Task item - Exact reproduction is required for the lines below starting at the line with "The Queen on" and ending at the line with "Foto MotoRaduno - Bedonia", both included. No other lines, and no pictures.

Pictures with short captions
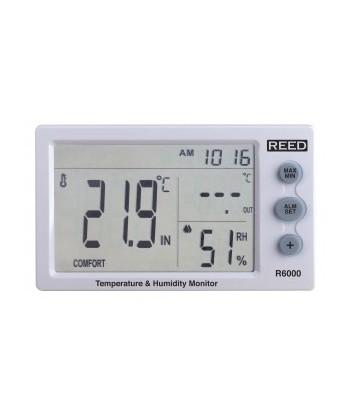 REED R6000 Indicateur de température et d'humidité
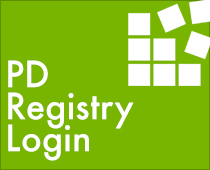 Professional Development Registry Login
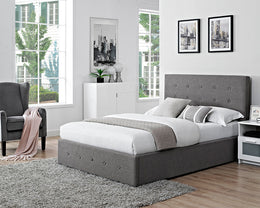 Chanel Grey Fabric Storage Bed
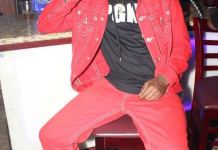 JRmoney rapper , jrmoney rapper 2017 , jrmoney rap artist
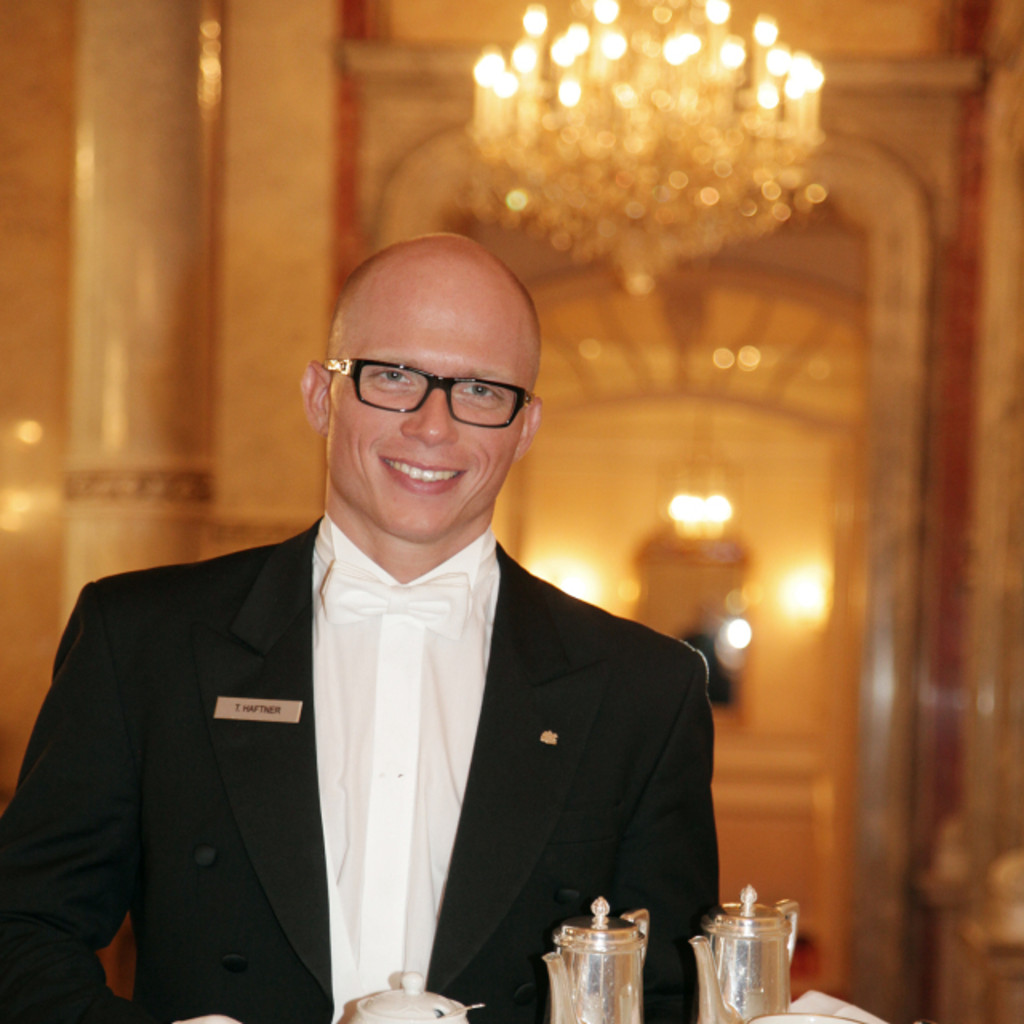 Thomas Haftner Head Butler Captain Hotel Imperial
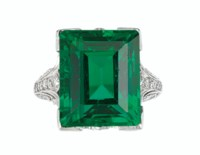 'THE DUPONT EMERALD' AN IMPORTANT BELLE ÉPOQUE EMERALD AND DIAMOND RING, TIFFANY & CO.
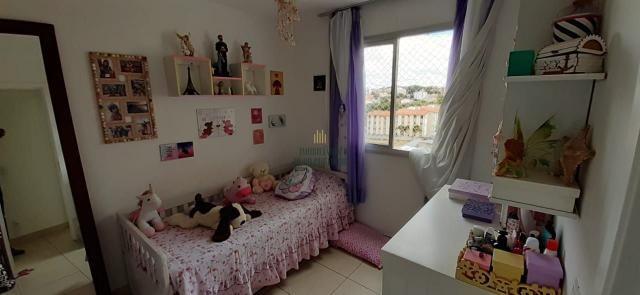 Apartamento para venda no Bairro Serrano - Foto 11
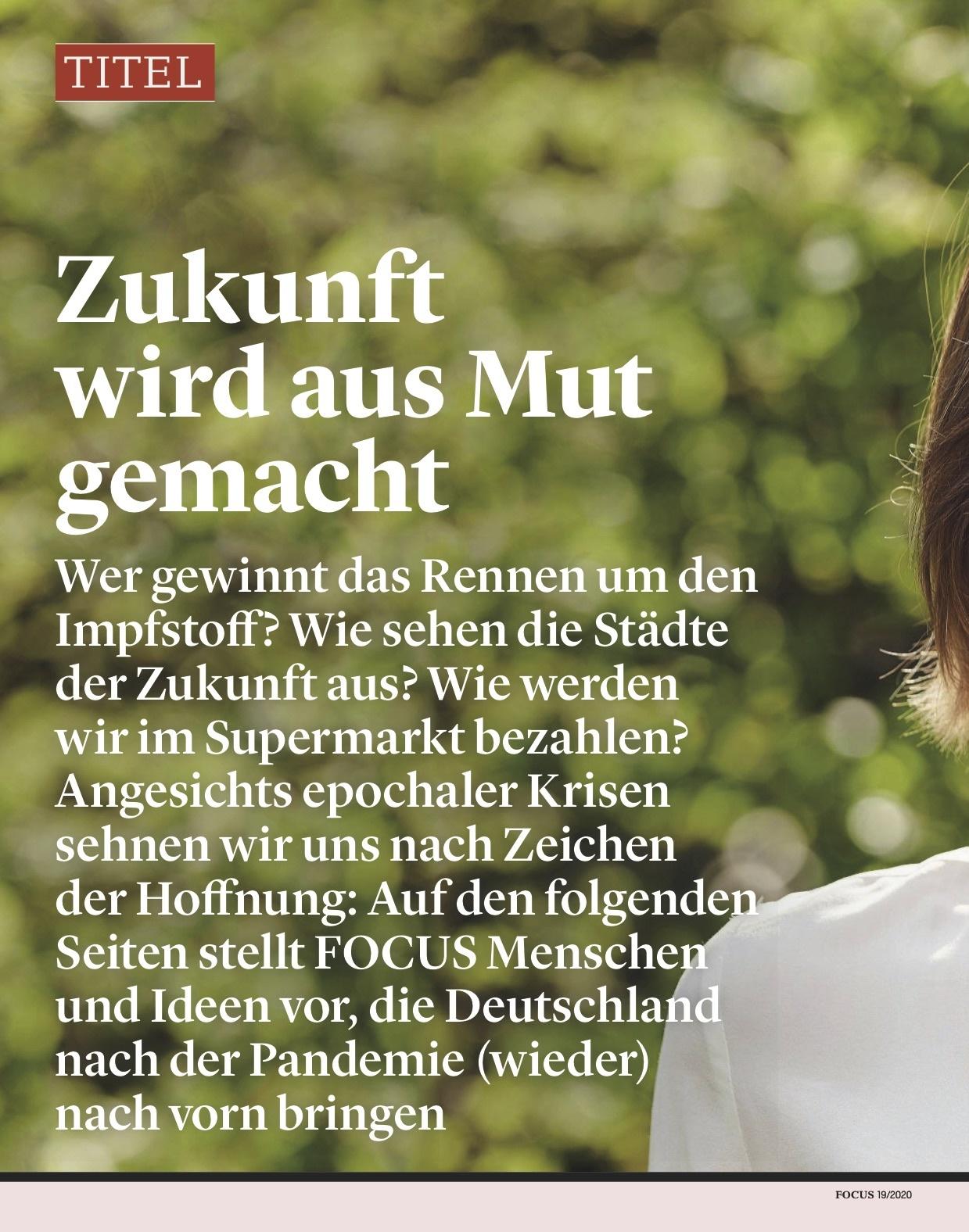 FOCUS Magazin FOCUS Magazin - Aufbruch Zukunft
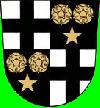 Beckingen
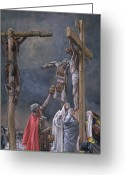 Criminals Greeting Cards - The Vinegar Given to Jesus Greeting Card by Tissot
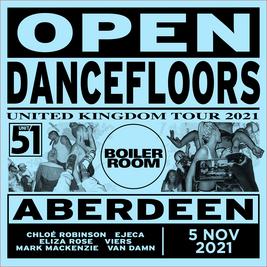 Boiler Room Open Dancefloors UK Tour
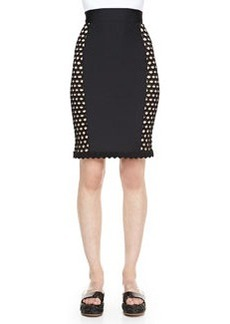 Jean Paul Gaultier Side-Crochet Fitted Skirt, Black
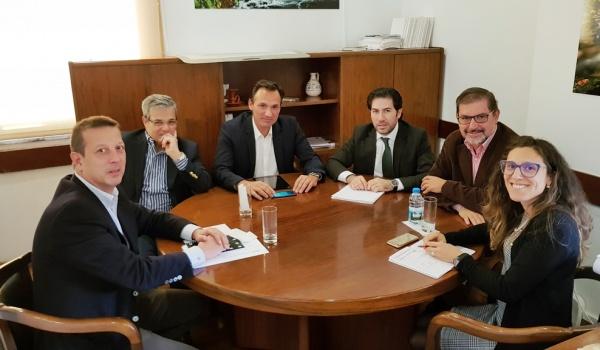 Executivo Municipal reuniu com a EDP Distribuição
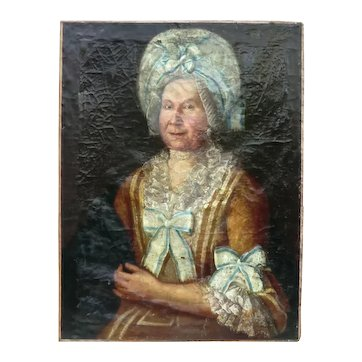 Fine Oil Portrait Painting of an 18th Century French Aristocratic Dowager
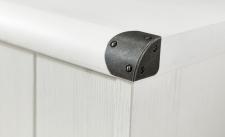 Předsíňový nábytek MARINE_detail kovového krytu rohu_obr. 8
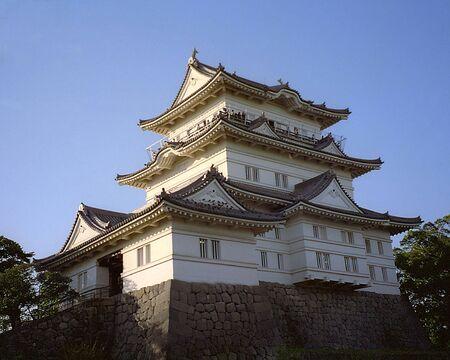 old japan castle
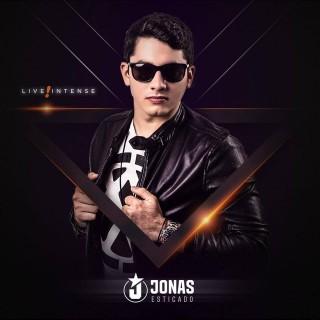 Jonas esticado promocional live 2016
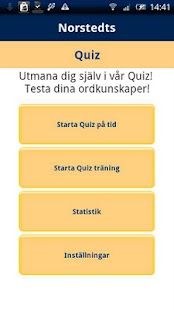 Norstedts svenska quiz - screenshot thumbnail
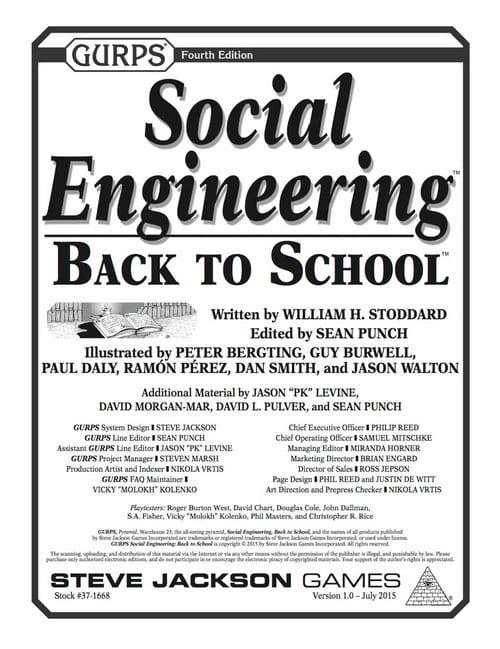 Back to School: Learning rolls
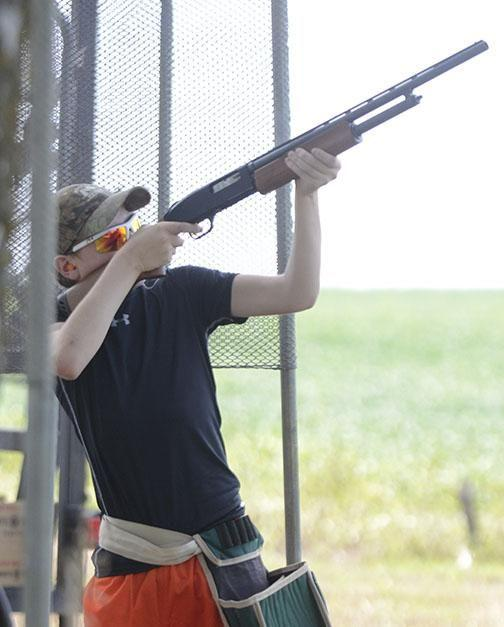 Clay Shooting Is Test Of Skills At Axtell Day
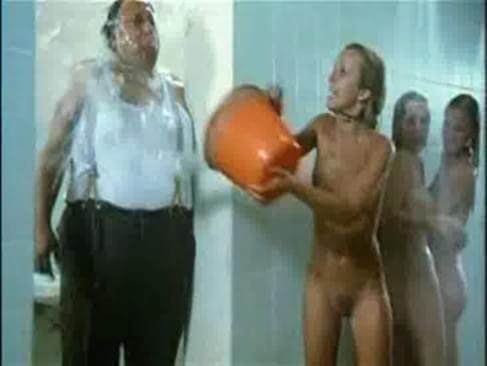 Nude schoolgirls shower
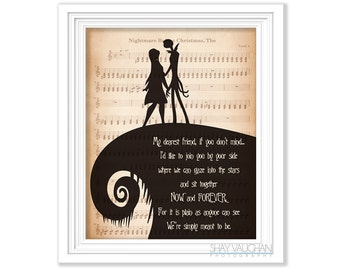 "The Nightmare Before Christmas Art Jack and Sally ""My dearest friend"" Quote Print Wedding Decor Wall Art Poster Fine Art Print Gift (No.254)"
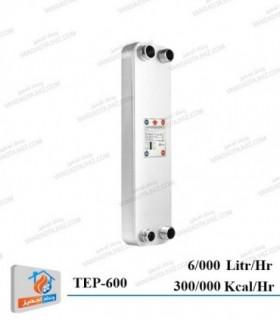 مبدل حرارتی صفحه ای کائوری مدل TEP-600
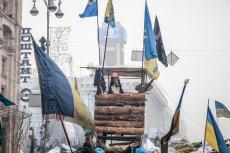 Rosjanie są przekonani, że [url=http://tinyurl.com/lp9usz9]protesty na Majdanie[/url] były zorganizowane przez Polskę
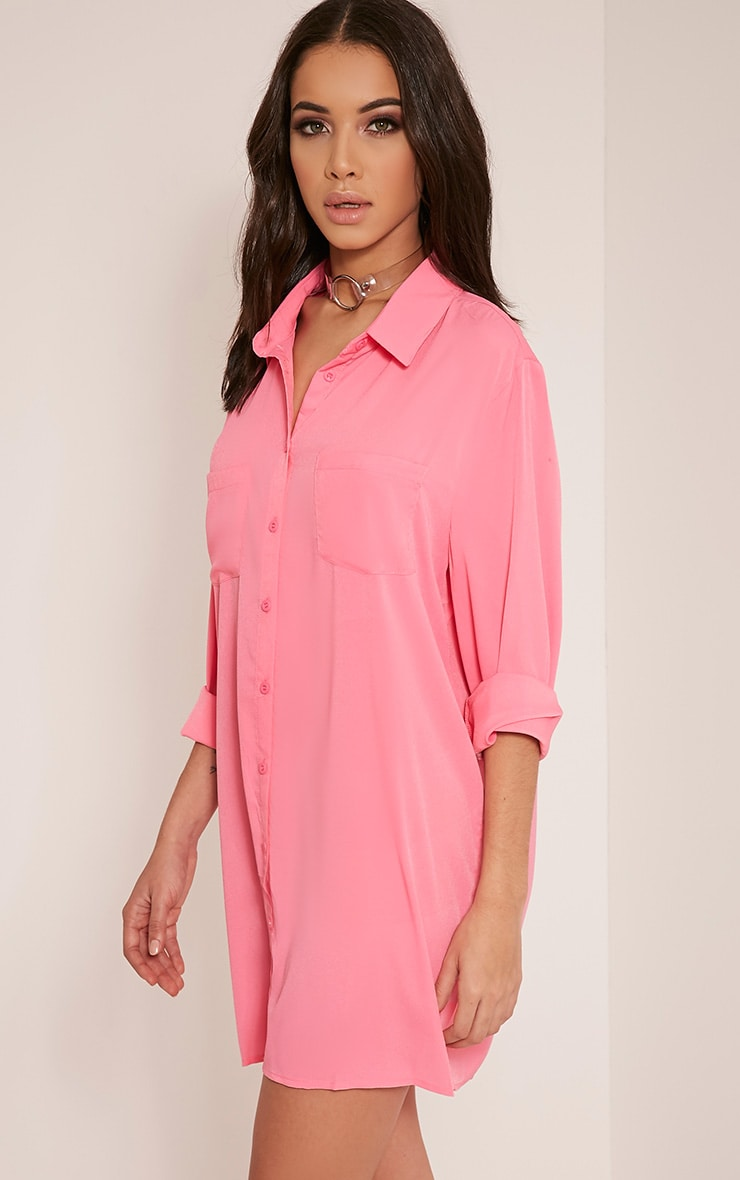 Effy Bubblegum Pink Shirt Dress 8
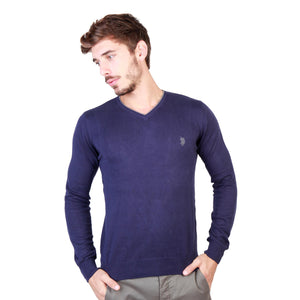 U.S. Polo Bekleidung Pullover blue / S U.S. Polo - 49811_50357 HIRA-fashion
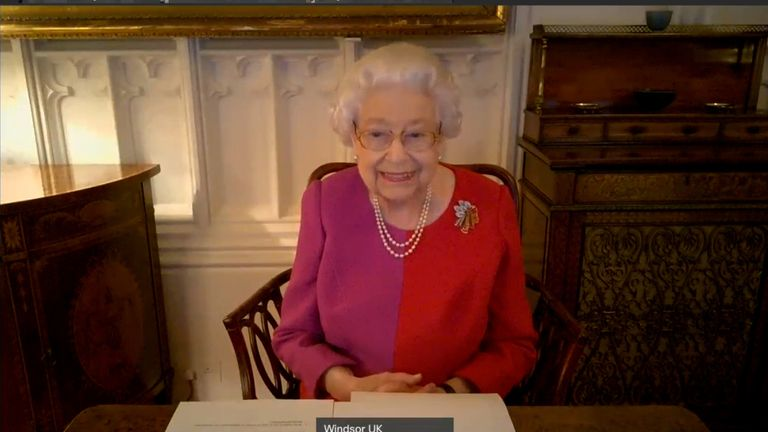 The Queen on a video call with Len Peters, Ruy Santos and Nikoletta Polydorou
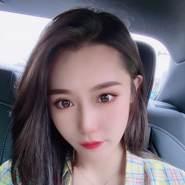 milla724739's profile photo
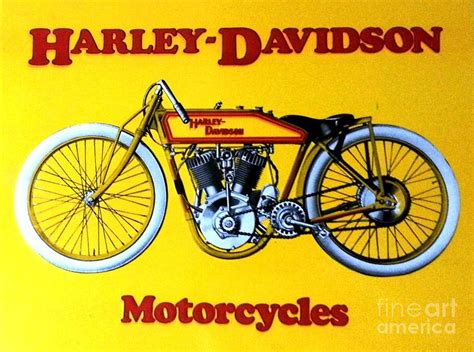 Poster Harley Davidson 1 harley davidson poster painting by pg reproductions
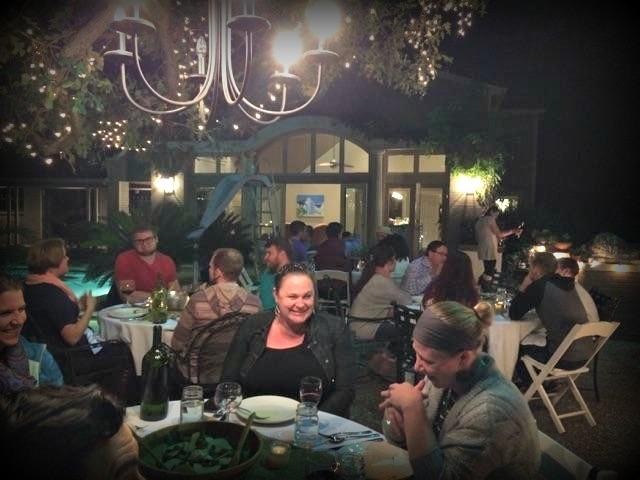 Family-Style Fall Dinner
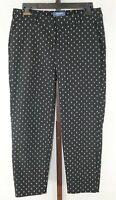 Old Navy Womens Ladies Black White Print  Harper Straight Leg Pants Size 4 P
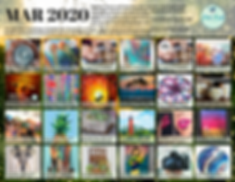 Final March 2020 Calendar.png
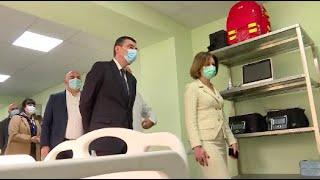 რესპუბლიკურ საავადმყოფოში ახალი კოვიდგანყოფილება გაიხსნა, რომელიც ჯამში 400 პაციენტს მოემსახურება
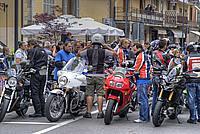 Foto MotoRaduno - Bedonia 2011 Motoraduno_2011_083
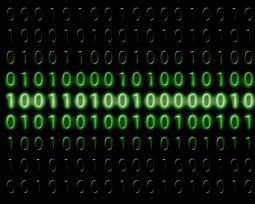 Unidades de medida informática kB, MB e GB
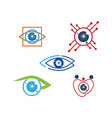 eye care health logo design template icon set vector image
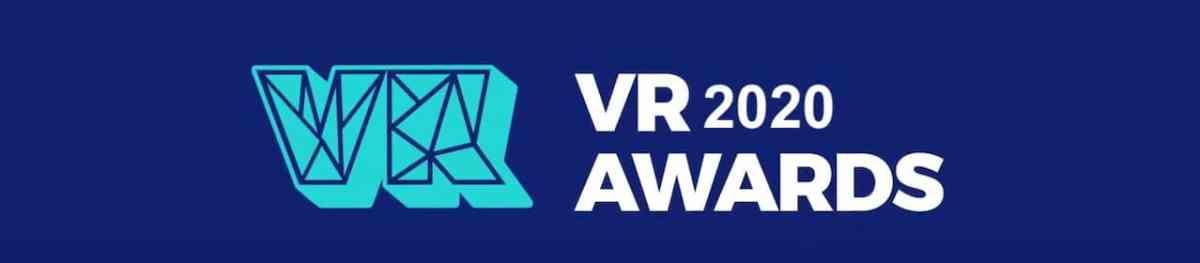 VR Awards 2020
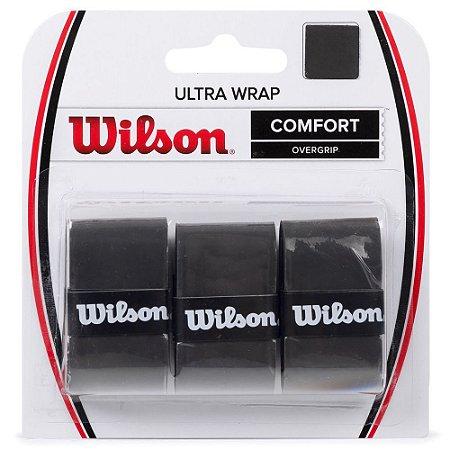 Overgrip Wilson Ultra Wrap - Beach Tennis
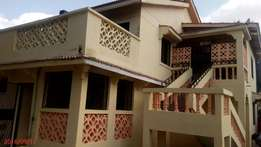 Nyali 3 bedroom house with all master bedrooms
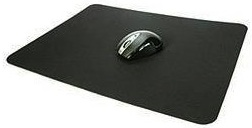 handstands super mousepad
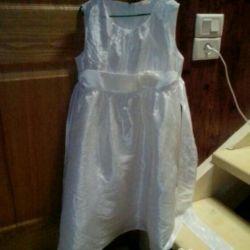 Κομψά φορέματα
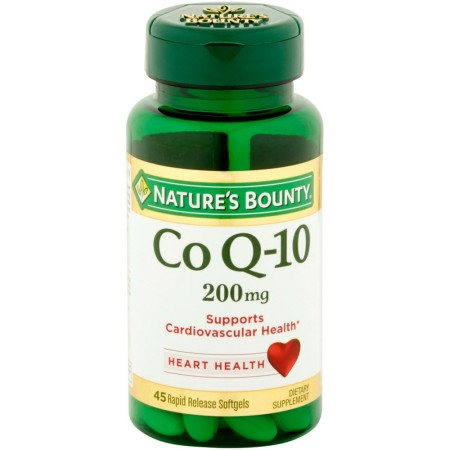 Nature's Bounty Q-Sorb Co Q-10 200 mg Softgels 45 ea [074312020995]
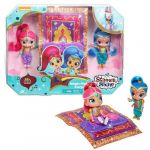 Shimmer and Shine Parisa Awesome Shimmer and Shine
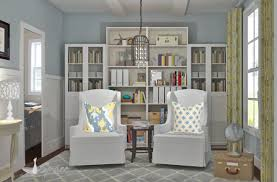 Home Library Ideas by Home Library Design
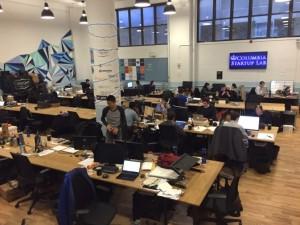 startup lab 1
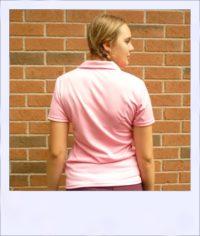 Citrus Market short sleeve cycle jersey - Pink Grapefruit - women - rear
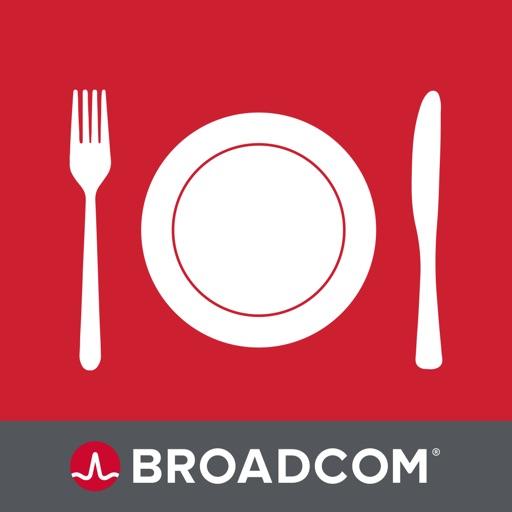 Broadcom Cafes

Answer section -
 The Queen on a video call with Len Peters, Ruy Santos and Nikoletta Polydorou
 milla724739's profile photo
 Poster Harley Davidson 1 harley davidson poster painting by pg reproductions
 Family-Style Fall Dinner
 Old Navy Womens Ladies Black White Print  Harper Straight Leg Pants Size 4 P
 Final March 2020 Calendar.png
 რესპუბლიკურ საავადმყოფოში ახალი კოვიდგანყოფილება გაიხსნა, რომელიც ჯამში 400 პაციენტს მოემსახურება
 Foto MotoRaduno - Bedonia 2011 Motoraduno_2011_083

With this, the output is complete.